WASHINGTON (AP) — The Supreme Court on Wednesday mulled the Trump administration’s push to end legal protections for migrants fleeing war and natural disaster, in one in a series of immigration cases the justices are considering against the backdrop of the president's far-reaching crackdown.
Several conservative justices appeared to be leaning in favor of the Republican administration's argument that the law limits what courts can do on program known
as temporary protected status, or TPS. The outcome could come down to how Chief Justice John Roberts and Justice Amy Coney Barrett vote.
The government is appealing lower court orders that blocked the Department of Homeland Security from quickly ending temporary protected status for people from Haiti and Syria. If the justices agree with President Donald Trump, authorities potentially could strip protections from up to 1.3 million people from 17 countries, exposing them to possible deportation.
The court has sided with the administration before and allowed the end of the program for people from Venezuela as lawsuits continue to play out, though the justices did not detail their reasoning.
The Department of Justice argues that the homeland security secretary has the power to end the program, and that the law bars judges from questioning those decisions. “’No judicial review’ means no judicial review,” federal lawyers wrote in court documents.
But lawyers for about 350,000 migrants from Haiti and 6,000 from Syria say judges can consider whether authorities followed all the steps laid out in the law. They contend that in both cases, the government short-circuited the process.
Since Trump returned to the White House in January 2025, DHS has ended the protections people from 13 countries. Some who have lived and worked in the U.S. legally for more than a decade have lost jobs and housing in a matter of weeks, lawyers said. Returning to Haiti and Syria is out of the question for many people because those countries remain wracked with violence and instability, said Sejal Zota, co-founder and legal director of Just Futures Law.
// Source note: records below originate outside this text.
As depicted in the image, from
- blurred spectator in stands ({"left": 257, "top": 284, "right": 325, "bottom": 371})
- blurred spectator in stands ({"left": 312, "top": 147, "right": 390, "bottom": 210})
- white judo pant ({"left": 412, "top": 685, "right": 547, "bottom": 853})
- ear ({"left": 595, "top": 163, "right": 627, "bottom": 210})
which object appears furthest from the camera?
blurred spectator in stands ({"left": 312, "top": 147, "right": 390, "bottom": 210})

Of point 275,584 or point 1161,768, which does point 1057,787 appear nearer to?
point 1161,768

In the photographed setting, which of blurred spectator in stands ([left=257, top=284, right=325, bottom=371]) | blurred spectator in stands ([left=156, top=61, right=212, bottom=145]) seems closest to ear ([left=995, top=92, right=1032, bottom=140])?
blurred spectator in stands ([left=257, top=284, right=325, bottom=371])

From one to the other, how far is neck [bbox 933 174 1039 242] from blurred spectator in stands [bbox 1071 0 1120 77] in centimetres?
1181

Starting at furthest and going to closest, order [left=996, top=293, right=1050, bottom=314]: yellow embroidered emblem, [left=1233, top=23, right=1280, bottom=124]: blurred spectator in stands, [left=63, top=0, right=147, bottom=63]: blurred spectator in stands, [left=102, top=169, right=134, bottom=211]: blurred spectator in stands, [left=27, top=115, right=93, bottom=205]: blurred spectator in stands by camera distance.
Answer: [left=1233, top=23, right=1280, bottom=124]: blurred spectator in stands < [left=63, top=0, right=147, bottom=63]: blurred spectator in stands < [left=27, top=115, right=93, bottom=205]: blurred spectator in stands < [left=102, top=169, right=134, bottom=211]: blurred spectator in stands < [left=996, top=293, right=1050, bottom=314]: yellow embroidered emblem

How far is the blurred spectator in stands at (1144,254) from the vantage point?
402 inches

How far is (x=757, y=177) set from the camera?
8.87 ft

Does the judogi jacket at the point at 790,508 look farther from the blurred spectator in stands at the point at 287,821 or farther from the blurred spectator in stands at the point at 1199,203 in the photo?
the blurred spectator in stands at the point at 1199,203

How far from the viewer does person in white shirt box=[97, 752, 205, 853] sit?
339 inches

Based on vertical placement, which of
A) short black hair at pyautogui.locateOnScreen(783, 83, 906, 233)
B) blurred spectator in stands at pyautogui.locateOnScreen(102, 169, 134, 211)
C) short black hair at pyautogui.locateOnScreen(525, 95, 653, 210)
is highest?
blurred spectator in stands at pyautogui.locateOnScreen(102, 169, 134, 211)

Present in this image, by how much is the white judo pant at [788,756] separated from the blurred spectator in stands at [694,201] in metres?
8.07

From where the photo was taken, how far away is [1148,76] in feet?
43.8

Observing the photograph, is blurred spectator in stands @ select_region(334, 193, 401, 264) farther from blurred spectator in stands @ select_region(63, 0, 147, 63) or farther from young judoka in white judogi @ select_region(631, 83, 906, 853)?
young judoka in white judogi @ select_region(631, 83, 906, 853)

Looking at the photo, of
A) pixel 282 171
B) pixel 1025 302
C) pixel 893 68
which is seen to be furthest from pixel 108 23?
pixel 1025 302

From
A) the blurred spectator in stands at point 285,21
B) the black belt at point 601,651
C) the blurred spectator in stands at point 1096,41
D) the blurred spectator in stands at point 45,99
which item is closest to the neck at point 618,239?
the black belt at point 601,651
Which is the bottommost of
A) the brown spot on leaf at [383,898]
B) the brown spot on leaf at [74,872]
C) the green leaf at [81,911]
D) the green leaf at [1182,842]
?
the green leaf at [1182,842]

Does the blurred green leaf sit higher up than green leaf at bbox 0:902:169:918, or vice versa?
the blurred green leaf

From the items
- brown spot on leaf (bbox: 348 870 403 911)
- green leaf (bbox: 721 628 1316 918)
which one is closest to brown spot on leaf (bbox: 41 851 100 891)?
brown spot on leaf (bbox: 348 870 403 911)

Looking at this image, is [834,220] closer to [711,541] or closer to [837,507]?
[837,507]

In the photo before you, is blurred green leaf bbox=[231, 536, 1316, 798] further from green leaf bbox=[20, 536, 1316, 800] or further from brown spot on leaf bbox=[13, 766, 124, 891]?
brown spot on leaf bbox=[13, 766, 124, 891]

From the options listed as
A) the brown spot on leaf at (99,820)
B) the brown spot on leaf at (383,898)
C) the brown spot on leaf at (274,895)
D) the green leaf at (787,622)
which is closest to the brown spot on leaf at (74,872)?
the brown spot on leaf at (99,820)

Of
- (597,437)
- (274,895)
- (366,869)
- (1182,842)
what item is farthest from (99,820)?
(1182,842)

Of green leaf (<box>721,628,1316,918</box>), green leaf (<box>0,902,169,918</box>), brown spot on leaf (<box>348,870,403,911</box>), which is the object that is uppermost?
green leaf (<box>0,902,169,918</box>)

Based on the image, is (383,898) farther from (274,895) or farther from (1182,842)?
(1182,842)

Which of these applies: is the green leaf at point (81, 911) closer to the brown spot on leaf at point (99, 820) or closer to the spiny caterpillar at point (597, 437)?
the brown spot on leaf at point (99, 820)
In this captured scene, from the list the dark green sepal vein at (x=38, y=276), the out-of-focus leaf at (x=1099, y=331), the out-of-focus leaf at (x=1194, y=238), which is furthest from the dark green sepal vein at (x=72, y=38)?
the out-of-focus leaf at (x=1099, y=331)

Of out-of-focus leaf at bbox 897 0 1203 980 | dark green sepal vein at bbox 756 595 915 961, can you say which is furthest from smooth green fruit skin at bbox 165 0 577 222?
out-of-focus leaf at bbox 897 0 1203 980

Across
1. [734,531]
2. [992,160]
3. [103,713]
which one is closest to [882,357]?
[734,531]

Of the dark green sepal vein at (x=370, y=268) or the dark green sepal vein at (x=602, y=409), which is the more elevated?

“This really is life or death,” she said. Four Haitian women who were deported from the United States in February were found beheaded and dumped in a river several months later, lawyers said in court documents.
The administration appealed to the high court after judges in New York and the District of Columbia agreed to delay the end of protections. One judge found that “hostility to nonwhite immigrants” likely played a role in the decision to end protections for Haitians.
During his 2024 presidential campaign, Trump amplified false rumors that Haitian immigrants were abducting and eating dogs and cats. Federal authorities have denied racial animus played any role in the protection decisions.
Syrians were first granted protected status in 2012, during a civil war that lasted for more than a decade before the fall of President Bashar Assad’s government in late 2024.
Haitians joined the program in 2010 after a catastrophic earthquake and have been extended multiple times amid ongoing gang violence that has displaced more than a million people, according to court documents.
Maryse Balthazar was on vacation in the U.S. when the earthquake hit Haiti. She has now been in the U.S. for 16 years with temporary legal status. She has two children and works as a nursing assistant to the elderly. That profession relies on Haitian immigrants like her and would be hobbled by a Supreme Court decision that allowed their status to end, an industry group said in court papers.
For Balthazar, losing those protections would be devastating. She lost her home in Haiti to the earthquake, and another house she could have lived in was destroyed in a fire, possibly due to gang involvement. “I’d be homeless,” she said. “I’m scared … it’s a fear we are all living with.”
Other immigration cases the high court is considering this year include Trump's push to restrict birthright citizenship and the administration's power to revive a restrictive asylum policy.